LRO has three cameras: the wide angle camera (WAC), and two narrow angle cameras (NAC). The NACs have a resolution of 0.5 metres and a swath of 5km. Since LRO is in a polar orbit, NAC images are strips which are 5km wide in the east-west direction and many kilometres long in the north-south direction.
According to the calculations above, it seems enough to take a single NAC image over the reference position in order to have confidence that the real DSLWP-B crash site will appear in the image. To cover a wider area, two or three adjacent NAC images may be taken.
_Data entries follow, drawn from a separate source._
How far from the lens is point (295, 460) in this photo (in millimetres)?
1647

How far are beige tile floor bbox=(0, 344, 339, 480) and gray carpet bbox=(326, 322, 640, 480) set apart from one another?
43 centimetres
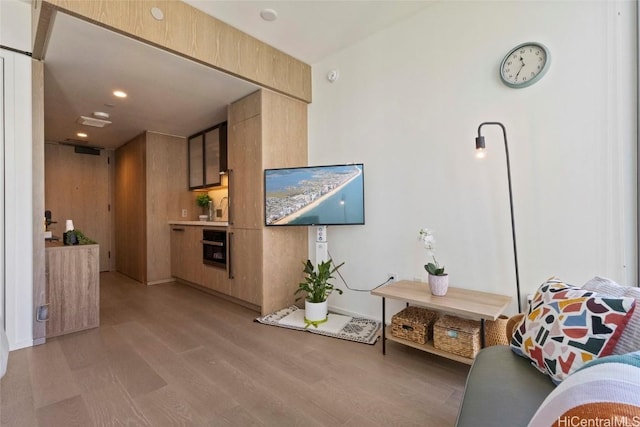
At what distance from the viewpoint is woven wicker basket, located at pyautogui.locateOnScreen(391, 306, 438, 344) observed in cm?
212

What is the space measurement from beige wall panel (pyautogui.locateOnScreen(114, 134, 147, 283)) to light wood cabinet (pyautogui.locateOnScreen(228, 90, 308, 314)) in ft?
6.78

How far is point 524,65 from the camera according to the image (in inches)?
79.9

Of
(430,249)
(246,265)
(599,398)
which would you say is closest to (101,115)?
(246,265)

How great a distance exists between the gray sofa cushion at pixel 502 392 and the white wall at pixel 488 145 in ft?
3.49

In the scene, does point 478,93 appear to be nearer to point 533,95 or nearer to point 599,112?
point 533,95

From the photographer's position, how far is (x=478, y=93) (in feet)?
7.34

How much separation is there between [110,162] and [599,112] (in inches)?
281

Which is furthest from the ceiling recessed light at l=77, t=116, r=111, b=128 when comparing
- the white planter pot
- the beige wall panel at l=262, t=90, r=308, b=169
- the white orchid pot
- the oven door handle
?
the white orchid pot

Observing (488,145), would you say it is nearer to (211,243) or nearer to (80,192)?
(211,243)

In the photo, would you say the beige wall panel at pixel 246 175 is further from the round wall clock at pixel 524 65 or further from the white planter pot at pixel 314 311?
the round wall clock at pixel 524 65

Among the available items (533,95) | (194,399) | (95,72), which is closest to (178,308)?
(194,399)

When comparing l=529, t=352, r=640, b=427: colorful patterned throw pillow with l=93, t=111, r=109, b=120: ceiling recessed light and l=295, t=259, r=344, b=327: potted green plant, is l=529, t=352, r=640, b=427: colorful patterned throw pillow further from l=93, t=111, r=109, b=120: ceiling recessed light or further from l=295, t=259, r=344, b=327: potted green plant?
l=93, t=111, r=109, b=120: ceiling recessed light

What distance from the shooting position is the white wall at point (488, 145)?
175 cm

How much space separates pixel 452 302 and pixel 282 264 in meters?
1.86
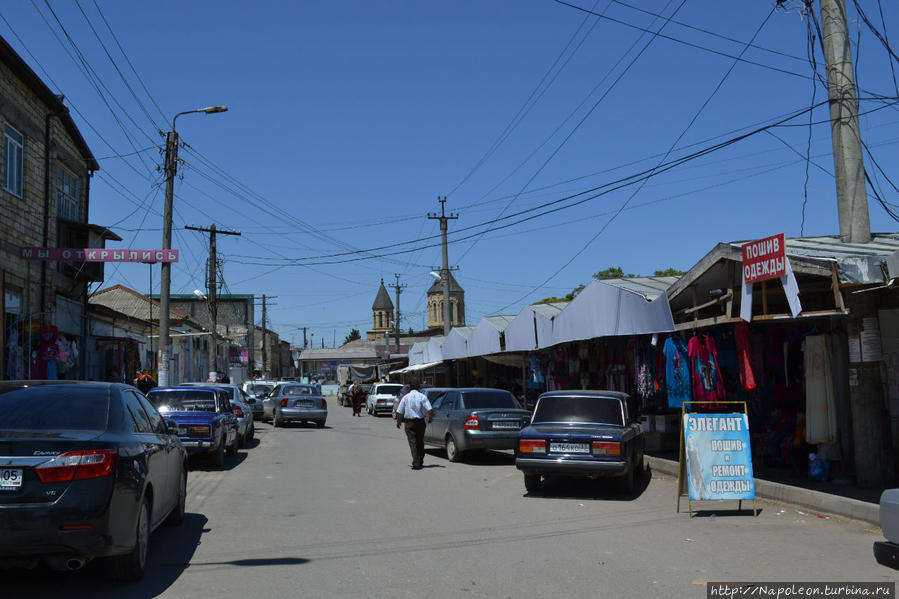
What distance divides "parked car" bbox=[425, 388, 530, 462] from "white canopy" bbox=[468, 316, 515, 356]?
7189mm

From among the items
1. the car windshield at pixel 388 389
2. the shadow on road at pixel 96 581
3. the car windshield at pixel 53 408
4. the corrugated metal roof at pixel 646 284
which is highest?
the corrugated metal roof at pixel 646 284

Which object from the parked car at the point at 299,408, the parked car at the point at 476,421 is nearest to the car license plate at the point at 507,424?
the parked car at the point at 476,421

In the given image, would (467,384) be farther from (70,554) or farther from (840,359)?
(70,554)

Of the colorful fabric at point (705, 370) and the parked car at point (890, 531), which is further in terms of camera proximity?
the colorful fabric at point (705, 370)

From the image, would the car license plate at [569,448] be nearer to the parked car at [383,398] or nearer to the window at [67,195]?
the window at [67,195]

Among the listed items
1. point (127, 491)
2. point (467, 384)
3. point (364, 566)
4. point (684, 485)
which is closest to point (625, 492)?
point (684, 485)

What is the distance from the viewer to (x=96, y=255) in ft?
66.1

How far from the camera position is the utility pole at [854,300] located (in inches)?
425

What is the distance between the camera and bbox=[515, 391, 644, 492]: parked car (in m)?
11.4

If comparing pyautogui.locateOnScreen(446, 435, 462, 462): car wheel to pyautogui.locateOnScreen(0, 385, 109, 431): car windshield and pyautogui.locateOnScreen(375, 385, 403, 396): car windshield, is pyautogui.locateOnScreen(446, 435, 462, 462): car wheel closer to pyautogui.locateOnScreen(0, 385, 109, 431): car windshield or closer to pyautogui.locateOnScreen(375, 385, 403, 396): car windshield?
pyautogui.locateOnScreen(0, 385, 109, 431): car windshield

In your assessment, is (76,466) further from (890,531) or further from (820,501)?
(820,501)

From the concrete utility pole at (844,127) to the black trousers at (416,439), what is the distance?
8447mm

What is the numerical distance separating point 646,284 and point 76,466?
12631mm

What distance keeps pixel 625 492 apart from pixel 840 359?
3.78 m
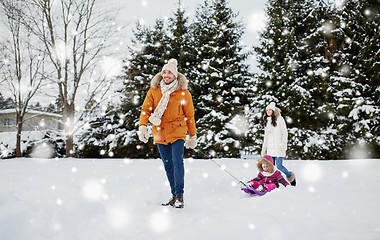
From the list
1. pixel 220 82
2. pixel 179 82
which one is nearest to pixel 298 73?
pixel 220 82

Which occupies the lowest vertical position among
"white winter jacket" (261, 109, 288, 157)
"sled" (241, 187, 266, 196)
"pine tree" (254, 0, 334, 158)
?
"sled" (241, 187, 266, 196)

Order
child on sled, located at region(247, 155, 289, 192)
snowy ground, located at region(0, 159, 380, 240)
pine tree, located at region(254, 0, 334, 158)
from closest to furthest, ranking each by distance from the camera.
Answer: snowy ground, located at region(0, 159, 380, 240) → child on sled, located at region(247, 155, 289, 192) → pine tree, located at region(254, 0, 334, 158)

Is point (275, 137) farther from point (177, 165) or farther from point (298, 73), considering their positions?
point (298, 73)

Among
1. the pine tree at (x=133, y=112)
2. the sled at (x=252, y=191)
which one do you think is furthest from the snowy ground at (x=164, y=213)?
the pine tree at (x=133, y=112)

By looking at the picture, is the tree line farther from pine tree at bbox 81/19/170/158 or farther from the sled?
the sled

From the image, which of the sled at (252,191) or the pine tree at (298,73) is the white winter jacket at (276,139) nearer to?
the sled at (252,191)

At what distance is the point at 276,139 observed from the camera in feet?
15.2

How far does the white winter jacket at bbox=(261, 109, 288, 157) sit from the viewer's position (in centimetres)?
454

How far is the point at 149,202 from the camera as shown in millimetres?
3035

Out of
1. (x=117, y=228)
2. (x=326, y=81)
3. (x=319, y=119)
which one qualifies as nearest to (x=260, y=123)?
(x=319, y=119)

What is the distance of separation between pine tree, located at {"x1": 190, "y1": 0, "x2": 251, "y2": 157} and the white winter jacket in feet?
26.2

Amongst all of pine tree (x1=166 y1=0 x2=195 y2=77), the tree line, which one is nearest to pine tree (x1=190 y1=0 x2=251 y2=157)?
the tree line

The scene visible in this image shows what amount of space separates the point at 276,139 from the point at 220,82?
9130 mm

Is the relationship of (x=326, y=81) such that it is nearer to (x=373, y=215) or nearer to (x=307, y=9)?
(x=307, y=9)
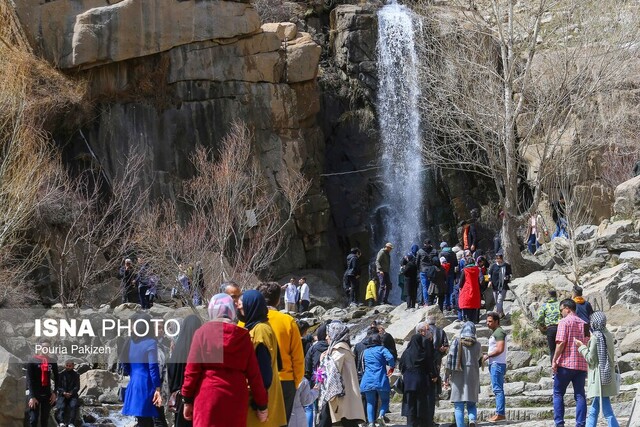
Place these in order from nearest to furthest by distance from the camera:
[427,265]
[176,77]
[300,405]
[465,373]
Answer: [300,405], [465,373], [427,265], [176,77]

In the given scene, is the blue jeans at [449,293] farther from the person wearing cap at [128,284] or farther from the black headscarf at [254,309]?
the black headscarf at [254,309]

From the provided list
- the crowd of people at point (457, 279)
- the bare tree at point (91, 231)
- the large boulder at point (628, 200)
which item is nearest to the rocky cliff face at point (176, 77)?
the bare tree at point (91, 231)

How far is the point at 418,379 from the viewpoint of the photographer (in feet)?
44.0

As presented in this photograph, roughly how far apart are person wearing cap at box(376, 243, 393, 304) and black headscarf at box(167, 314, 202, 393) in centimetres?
1667

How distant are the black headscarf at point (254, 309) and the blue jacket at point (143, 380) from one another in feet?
11.3

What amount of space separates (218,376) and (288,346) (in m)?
1.48

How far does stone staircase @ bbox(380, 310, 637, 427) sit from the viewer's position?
583 inches

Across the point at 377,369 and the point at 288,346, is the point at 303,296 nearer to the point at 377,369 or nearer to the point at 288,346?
the point at 377,369

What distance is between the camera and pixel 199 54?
3378cm

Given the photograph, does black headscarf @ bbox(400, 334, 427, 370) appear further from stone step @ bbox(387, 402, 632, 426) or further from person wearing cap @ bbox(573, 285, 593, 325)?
person wearing cap @ bbox(573, 285, 593, 325)

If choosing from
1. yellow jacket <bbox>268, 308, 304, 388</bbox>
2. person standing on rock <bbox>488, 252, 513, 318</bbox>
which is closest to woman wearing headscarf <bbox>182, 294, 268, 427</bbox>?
yellow jacket <bbox>268, 308, 304, 388</bbox>

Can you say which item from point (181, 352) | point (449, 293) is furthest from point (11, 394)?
point (449, 293)

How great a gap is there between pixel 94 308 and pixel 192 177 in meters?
5.73

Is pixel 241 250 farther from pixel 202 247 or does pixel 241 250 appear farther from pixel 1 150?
pixel 1 150
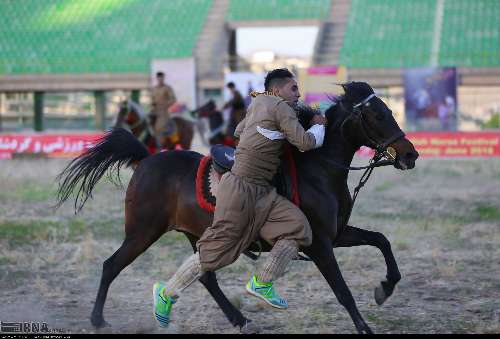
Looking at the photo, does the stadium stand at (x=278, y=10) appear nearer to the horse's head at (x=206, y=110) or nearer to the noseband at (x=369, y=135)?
the horse's head at (x=206, y=110)

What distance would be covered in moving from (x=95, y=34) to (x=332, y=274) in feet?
95.7

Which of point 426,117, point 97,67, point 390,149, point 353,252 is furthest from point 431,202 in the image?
point 97,67

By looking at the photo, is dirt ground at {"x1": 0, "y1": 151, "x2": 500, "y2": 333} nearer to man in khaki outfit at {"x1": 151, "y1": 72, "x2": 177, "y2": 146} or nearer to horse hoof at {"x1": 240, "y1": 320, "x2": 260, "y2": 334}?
horse hoof at {"x1": 240, "y1": 320, "x2": 260, "y2": 334}

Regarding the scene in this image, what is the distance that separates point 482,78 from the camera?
2662 centimetres

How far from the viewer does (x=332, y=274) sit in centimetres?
509

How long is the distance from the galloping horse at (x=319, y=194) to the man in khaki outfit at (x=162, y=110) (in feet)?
36.1

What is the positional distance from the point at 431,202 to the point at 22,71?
22.1 meters

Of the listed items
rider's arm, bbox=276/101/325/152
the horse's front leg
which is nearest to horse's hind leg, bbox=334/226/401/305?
the horse's front leg

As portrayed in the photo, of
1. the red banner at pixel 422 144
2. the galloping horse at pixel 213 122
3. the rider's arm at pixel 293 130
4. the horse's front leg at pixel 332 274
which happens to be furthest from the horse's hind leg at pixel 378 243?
the red banner at pixel 422 144

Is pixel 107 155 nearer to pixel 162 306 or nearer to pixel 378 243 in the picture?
pixel 162 306

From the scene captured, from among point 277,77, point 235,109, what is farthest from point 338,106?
point 235,109

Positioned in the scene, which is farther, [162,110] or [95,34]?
[95,34]

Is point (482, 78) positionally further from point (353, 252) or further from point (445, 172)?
point (353, 252)

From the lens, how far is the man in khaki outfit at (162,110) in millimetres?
17016
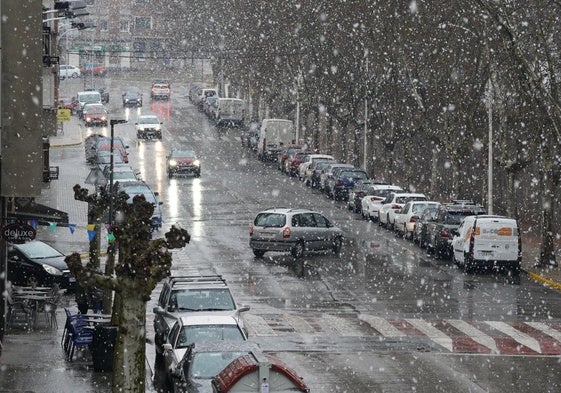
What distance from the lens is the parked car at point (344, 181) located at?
204 ft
Quickmap can also search for NAC images that contain our reference point. The results are shown here. We see that there are four NAC images available. These can be explored individually, but the interface is not so easy to use as Quickmap, and the east-west directions are swapped. I have taken a look at image M1107231635RC and found that the reference position is around line 8500, sample 3364.